#### [Problems to work on]
[a] In the Barnsley article, copy the passage from "Barnsley in the" to "painted again, (1)", swapping "critics" for "reviewers".
[b] Answer these questions from the Barnsley article:
(i) In what month and year did Barnsley suffer his schizophrenic breakdown?
(ii) Who was Barnsley's Montreal dealer?
(iii) Which gallery organized the current travelling retrospective?

#### [Excerpt provided]
━━━━━━━━
Barnsley in the National Gallery
by J. Barry Lord,
Curator, The New Brunswick Musuem
Résumé en français
Pages 1 | 2
| 3
The success of the national movement and parallel
post-impressionist influences in Canadian painting together with the
advent of contemporary American abstraction have diverted the
attention of critics and historians until recent years from the
considerable achievements of the artists of the late nineteenth
century. James MacDonald Barnsley (1861-1929), who suffered a
schizophrenic breakdown in January 1892 and never painted again, (1)
has been particularly easy to ignore. Indeed, except for the
exhibiting activity of his mother and his Montreal dealer, W. Scott
& Sons Galleries, between 1892 and 1921, (2) it seems doubtful
whether he would be remembered today at all. Many of the works Dow
in the National Gallery and the Montreal Museum of Fine Arts were
acquired during that period, (3) and it was on them that Barnsley's
reputation was based until the current travelling retrospective
organized by the Vancouver Art Gallery. (4)
━━━━━━━━
#### [Records]
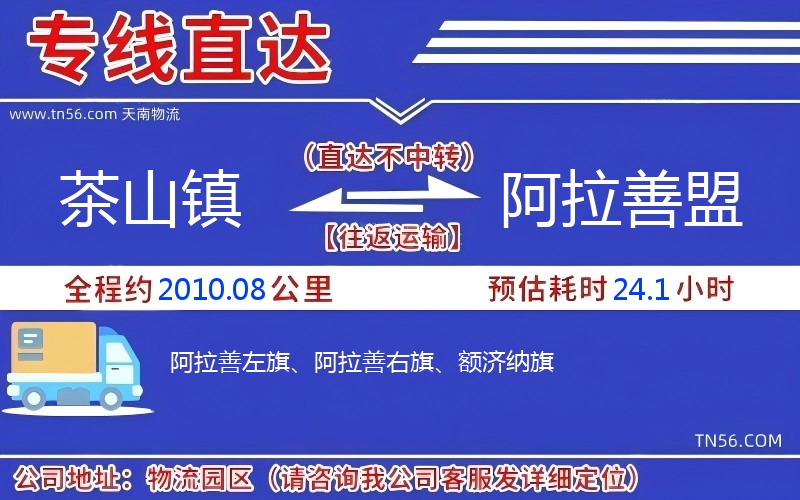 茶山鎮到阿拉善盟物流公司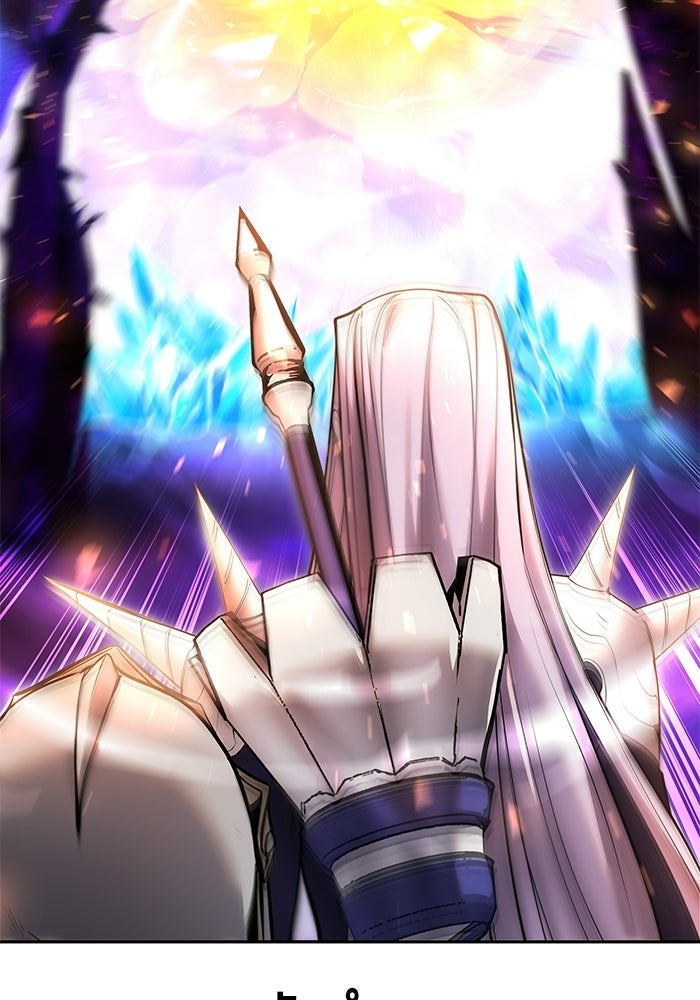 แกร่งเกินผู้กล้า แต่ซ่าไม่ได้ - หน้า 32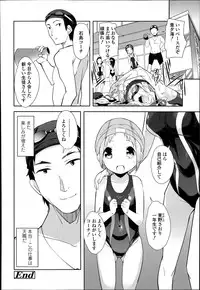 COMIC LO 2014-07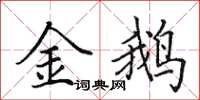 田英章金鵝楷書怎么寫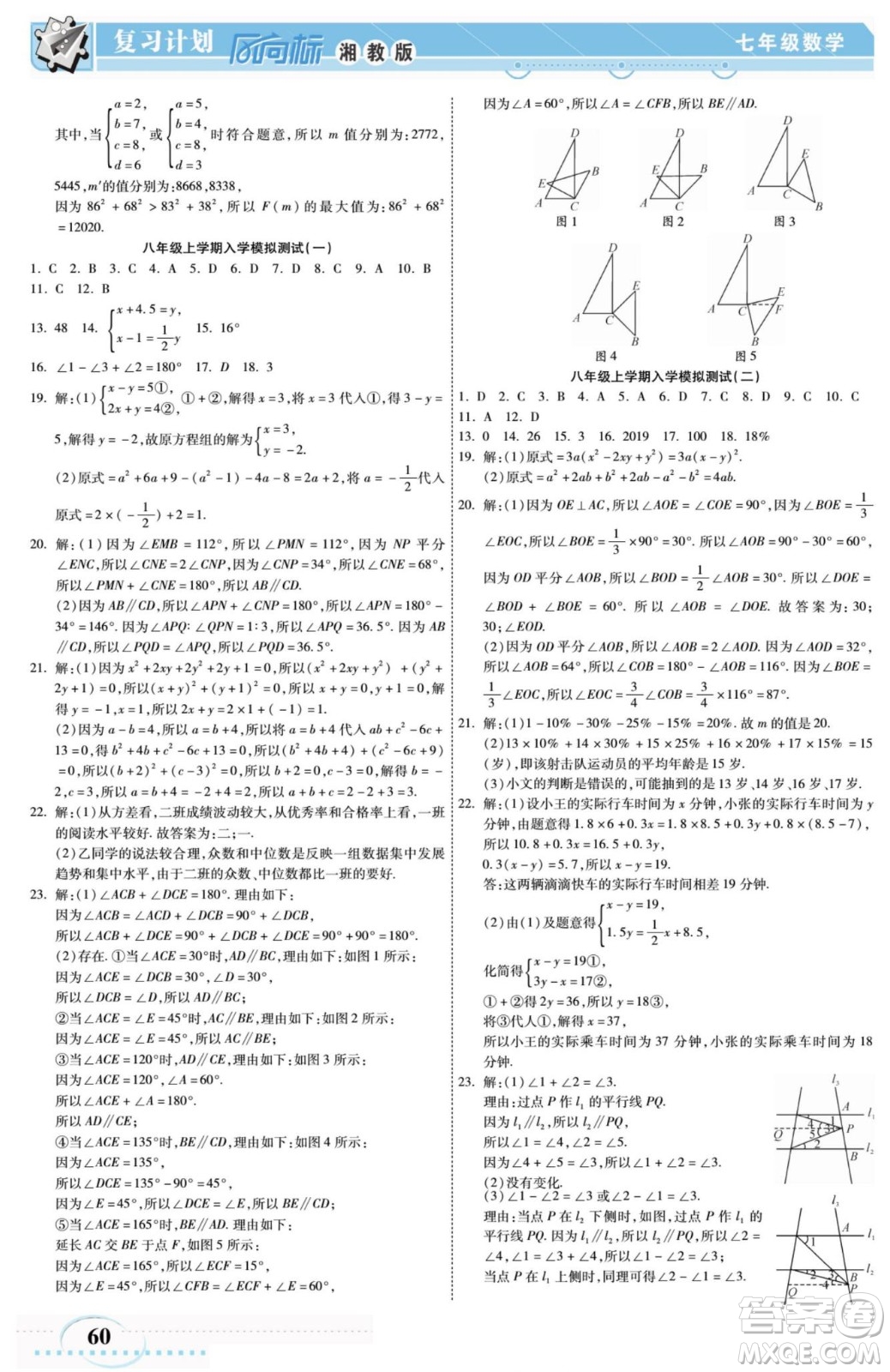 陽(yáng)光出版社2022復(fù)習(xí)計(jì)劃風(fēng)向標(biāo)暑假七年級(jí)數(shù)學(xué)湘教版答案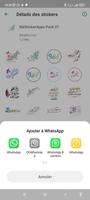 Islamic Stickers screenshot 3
━━━━━━━━
#### [Exercise results]
[a]
Barnsley in the National Gallery
by J. Barry Lord,
Curator, The New Brunswick Musuem
Résumé en français
Pages 1 | 2
| 3
The success of the national movement and parallel
post-impressionist influences in Canadian painting together with the
advent of contemporary American abstraction have diverted the
attention of reviewers and historians until recent years from the
considerable achievements of the artists of the late nineteenth
century. James MacDonald Barnsley (1861-1929), who suffered a
schizophrenic breakdown in January 1892 and never painted again, (1)

[b]
(i) January 1892
(ii) W. Scott & Sons Galleries
(iii) The Vancouver Art Gallery